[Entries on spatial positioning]
★ ★ ★
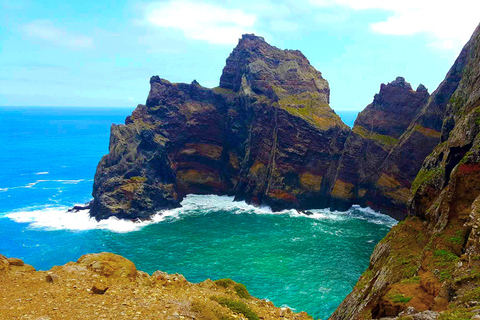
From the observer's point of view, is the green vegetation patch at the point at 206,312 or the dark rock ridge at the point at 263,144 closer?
the green vegetation patch at the point at 206,312

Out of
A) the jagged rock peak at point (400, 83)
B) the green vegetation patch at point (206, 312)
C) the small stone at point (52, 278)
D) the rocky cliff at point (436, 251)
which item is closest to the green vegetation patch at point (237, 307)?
the green vegetation patch at point (206, 312)

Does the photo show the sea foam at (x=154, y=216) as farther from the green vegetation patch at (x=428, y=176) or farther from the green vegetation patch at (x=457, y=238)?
the green vegetation patch at (x=457, y=238)

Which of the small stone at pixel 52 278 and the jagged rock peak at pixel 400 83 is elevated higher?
the jagged rock peak at pixel 400 83

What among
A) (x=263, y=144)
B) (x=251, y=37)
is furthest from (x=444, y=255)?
(x=251, y=37)

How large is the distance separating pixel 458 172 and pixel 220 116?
105 metres

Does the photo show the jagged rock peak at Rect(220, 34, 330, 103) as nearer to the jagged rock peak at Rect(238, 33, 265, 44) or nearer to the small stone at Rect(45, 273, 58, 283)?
the jagged rock peak at Rect(238, 33, 265, 44)

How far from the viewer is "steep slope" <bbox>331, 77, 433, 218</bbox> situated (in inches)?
3920

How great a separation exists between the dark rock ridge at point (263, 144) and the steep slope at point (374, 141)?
30cm

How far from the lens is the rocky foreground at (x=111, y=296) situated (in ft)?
53.3

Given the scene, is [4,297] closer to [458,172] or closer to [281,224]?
[458,172]

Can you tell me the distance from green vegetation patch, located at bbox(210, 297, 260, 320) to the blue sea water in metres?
37.1

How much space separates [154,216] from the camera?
337 feet

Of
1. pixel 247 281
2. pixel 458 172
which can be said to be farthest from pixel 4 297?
pixel 247 281

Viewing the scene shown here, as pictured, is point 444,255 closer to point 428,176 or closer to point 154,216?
point 428,176
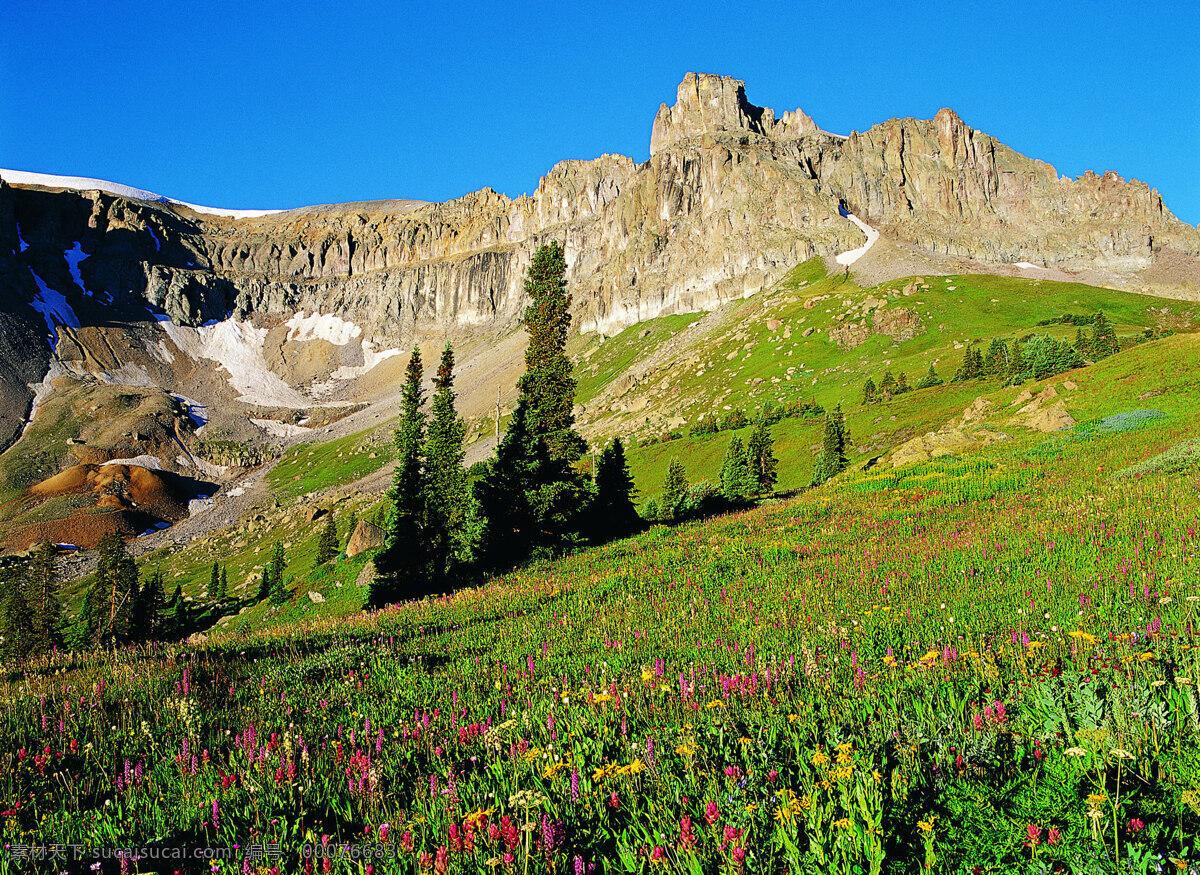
★ ★ ★
State how many lines above contain the word "photo", matching case exactly, and give only the number.

_Exercise output_
2